Wilderness magazine NZ
Anyone of you guys have a subscription with this website or with the paper magazine? Looks interesting to me for only 6 $ at month. Impressions? You can only read 3 articles in one month without subscription.
11–20 of 20
Used to subscribe but haven't in a couple of years. As others have said, big filler photographs and little to no substance in the articles. They all tend to read the same too, as if all written by the same person or at least heavily edited by one person. The "gear reviews" are blatantly just adverts, when have you even seen a piece of kit given a bad review? Its a doctors/dentists waiting room coffee table magazine with the same seriousness as a Women's Weekly.
they have designated people who are their "reviewers at times they mention who they are, but its a farce given the heavy editing that went on with my review, its false representation that you have various peoples opinions on gear but someone in the staff waters down any negative comments, those people arent really writing the reviews they are being ghost written... i was only asked to write one review, i never got any feedback from them or heard from them again, they may only retain people if they write agreeable enough reviews. they paid me $60 for writing the review but I wouldnt have changed what i wrote to keep making money. i think they are trying to get maximum readership and advertising dollars with articles that will appeal to the masses who dabbles in easier tramping.
I got paid over a hundred bucks a pop for my trip reports. A little grammer editing here and there but other than that we're my words and pics. I used to enjoy it and the money would pay for gas and kai.
I agree on the reviews, that's just advertising. But on the trips, at least for me, I often find a lot of value. Ideas, or areas. On the suggestion: "I'd like to see more coverage of real wilderness with more trip reports of areas away from the beaten tracks." I've been thinking about submitting some, but then I thought: maybe some areas should not be written about, let's just keep it quiet :-) It's like the Tama lakes. Nobody knew about them, now it's everywhere. Heaps of people even in winter. But they definitely do off the path tracks, written by reputable authors. I was completely new to them, and the first one could have ended in disaster (I had plan B, and C and D, so it didn't). This was traversing Mt Ngauruhoe via the South-East side. The GPS track they supplied was approximate I learned after I came back and complained. On this trip having it accurate was important, as when traversing the flanks it gets pretty important to hit it right. But that GPS track put us completely in the wrong spot. Also the times given were unrealistic for us. We ended up tenting on the flanks of Ngauruhoe 1700 metres up. But I learned heaps! I disagree with the statement it has been dumbed down. Take the February issue: [camping the Abel Tasman](https://www.wildernessmag.co.nz/camping-perfection-on-abel-tasman/): lots of tips and ideas, very valuable information which would take you heaps of time to research yourself. The "Off the beaten track" section has an [epic 10 day trip](https://www.wildernessmag.co.nz/diamonds-and-dragons/) via Lockett and Douglas ranges. Hardcore stuff. I also enjoyed the [Mingha-Deception route](https://www.wildernessmag.co.nz/a-route-that-has-it-all/). I just had been reading a TA blogger who skipped that section out of fear, so just reading up in it was timely, and a trip that seemed nice enough to put on my bucket list. It might be popular, many may have done it, but if you haven't, it's a good read.

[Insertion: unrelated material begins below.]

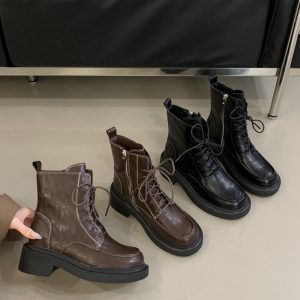 British Style Chunky Sole Platform Martin Boots Women 2025 New Retro Round Toe Lace Up Thick Heel Slim Fit Versatile Fashion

Berend wrote; On the suggestion: "I'd like to see more coverage of real wilderness with more trip reports of areas away from the beaten tracks." I've been thinking about submitting some, but then I thought: maybe some areas should not be written about, let's just keep it quiet 🙂 Your answer largely supplies the reason why I was "ambivalent" about supplying such articles when approached. There are some places I'd be uncomfortable providing gps co-ordinates and tracks to. Here on NZ Tramper when there was speculation about mining relics on Kelly Range I confirmed such existed and posted a photo but didn't provide a precise location. On other occasions I've provided exact locations of some remote sites but given no details on how to get to the spot.
the skills advice is dumbed down and over simplified, not that you should be learning your skills from a magazine, you need to learn from experienced people in practical training.
@waynowski: > 5 best this 10 best that, lots of big pictures Ugh. So much stuff these days is about aiming to get headlines shared as much as possible through social media.
@izogi there is that I am sure. However, it is also certainly proven that people are drawn to reading lists over long format text stories.
I used to subscribe but can't bring myself to pay the money. I enjoy the free online articles but don't think they're worth paying for. I have to say I enjoy the recipes the most after the off the beaten track articles. The gear reviews predictably don't feature gear that I know is the best as the gear is not well known e.g. the best sandals in the world are Source but they'll never feature in magazines. One in three Israelis wear these sandals...I've run down screes in them for month after month and they have the best tread for slippery tussocks etc. Recently I bought a pair of flimsy Teva sandals and they had mimicked the Source tread to a less dimensional degree but were getting onto the right track at last.
Gee, I must be on another planet then. I find the magazine is pretty good. There's no comparison between it and the Australian equivalent. I think the Wilderness articles are interesting and relevant and the digital posts add extra value to it.